Xia Shang menyapa lebih dulu. Sang kakek baru berbalik dengan malas, lalu mengangguk dengan senyum tipis.

"Anak muda, apakah kau menungguku?"

"Bisa dibilang begitu, bisa juga tidak. Saya hanya kebetulan bertemu dengan Tuan, dan ingin mengundang Tuan untuk beristirahat di kediaman saya. Adapun bagaimana Tuan memilih, biarkan semuanya berjalan secara alami."

[Tingkat kesukaan Li Er terhadap pemain meningkat 1 poin, panel informasi terbuka.]
[Nama]: Li Er (Laozi)
[Jabatan]: Tidak ada
[Kekuatan]: 25 [Komando]: 85
[Kecerdasan]: 99 [Politik]: 99
[Moral]: 100 [Pesona]: 99
[Ambisi]: 20 [Loyalitas]: 1
[Kesehatan]: 99 [Kepribadian]: Santai
[Keahlian Pribadi]: (Tidak dapat dilihat)

'Itu dia! Itu dia! Benar dia!'

Xia Shang menahan rasa antusiasnya dan tetap bersikap tenang. Bagaimanapun, ia sedang berhadapan dengan Laozi; untuk mendapatkan kesukaannya, ia harus mengikuti sifat lawan bicaranya.

Biarkan semuanya berjalan alami.

"Hmm... jalan pikiranmu cukup baik, anak muda. Baiklah, aku tidak akan sungkan."

Laozi melompat turun dari sapi hijau itu, sama sekali tidak terlihat seperti orang lanjut usia. Kesehatan 99 poin benar-benar bukan sekadar angka.

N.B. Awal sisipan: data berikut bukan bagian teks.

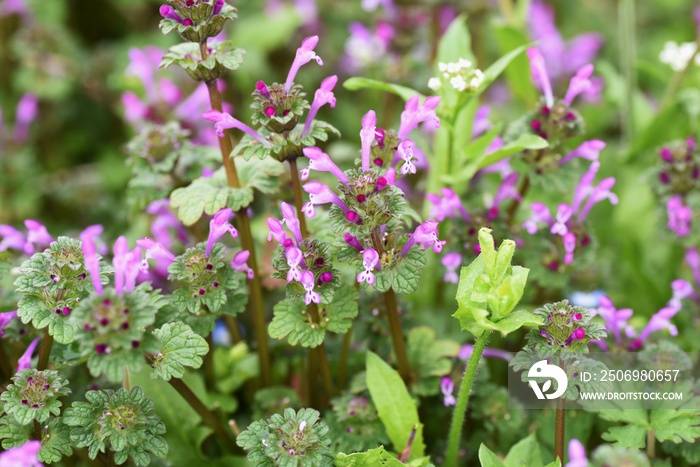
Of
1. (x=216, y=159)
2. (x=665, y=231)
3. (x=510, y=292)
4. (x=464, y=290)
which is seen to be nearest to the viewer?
(x=510, y=292)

Tanpa menambatkan sapi hijaunya, Laozi pun tidak peduli dan langsung mengikuti Xia Shang masuk ke aula istana.

Aula istana tingkat satu sangat sederhana, hanya berisi beberapa meja dan kursi. Tentu saja, aula Xia Shang sedikit berbeda karena terdapat kursi naga emas yang mencolok.

"Ular putih melilit naga, berarti pemberontakan, melampaui batas..."

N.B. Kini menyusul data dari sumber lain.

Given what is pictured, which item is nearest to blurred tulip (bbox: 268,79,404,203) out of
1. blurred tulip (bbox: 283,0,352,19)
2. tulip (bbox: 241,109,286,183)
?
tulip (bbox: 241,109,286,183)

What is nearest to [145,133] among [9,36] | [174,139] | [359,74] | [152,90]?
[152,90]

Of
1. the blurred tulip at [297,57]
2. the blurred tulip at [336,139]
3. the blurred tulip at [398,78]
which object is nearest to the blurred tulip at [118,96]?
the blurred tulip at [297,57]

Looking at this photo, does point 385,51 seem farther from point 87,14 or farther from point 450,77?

Saat melihat kursi naga yang dililit ular putih, Laozi tidak menunjukkan kemarahan maupun kegembiraan, ia hanya mengucapkannya dengan ringan.

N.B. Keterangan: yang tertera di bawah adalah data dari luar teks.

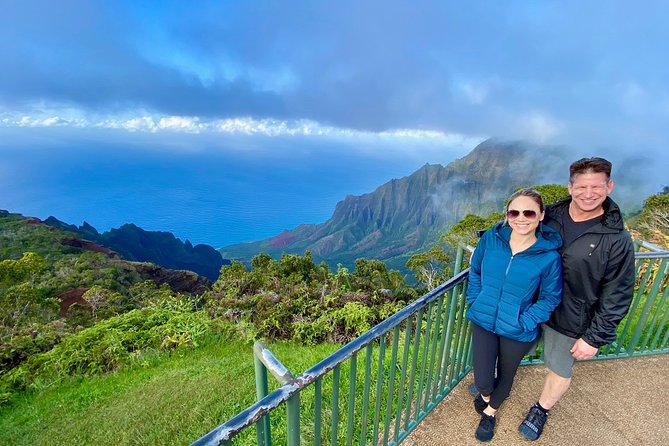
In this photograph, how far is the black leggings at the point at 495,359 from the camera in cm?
251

Xia Shang merasa gentar. Ia tidak tahu apakah Laozi mengaitkan tampilan kursi itu dengan sesuatu, atau karena sebagai NPC terkuat yang pernah ia temui, kakek itu mengetahui sesuatu yang tidak ia ketahui.

Ular putih melilit naga, berarti pemberontakan, melampaui batas...

"Huu..."

Menarik napas dalam-dalam, Xia Shang tahu perkataannya selanjutnya sangat krusial.

Apakah ia bisa mengandalkan ingatannya dari kehidupan sebelumnya untuk meningkatkan kesukaan Laozi, bahkan mendapatkan bantuannya, semua bergantung pada apakah ia bisa menyampaikan poin yang tepat.

"Pemberontak pun bisa melakukan hal baik, orang yang patuh pun bisa menuai buah pahit."
"Secara permukaan, dua individu yang berlawanan tampak bertentangan, namun sebenarnya mereka saling melengkapi dan terjalin satu sama lain."
"Nasib buruk sering kali menjadi tempat bersandarnya keberuntungan; keberuntungan sering kali menyimpan benih nasib buruk."
"Aku bisa mendapatkan kursi naga ular putih ini, apakah itu membawa keberuntungan atau kesialan bagiku, pada akhirnya hanyalah pilihan dari alam semesta."

Xia Shang mengeluarkan semua catatan mengenai Tao Te Ching yang pernah ia baca, segala argumen logis maupun yang dipaksakan, selama itu bisa menjelaskan masalah pemberontakan ini, ia ungkapkan semuanya.

Hingga akhirnya, saat kinerja otaknya hampir mencapai batas, ia pun melihat notifikasi sistem.

[Tingkat kesukaan Laozi terhadap pemain meningkat 80 poin, opsi rekrutmen terbuka.]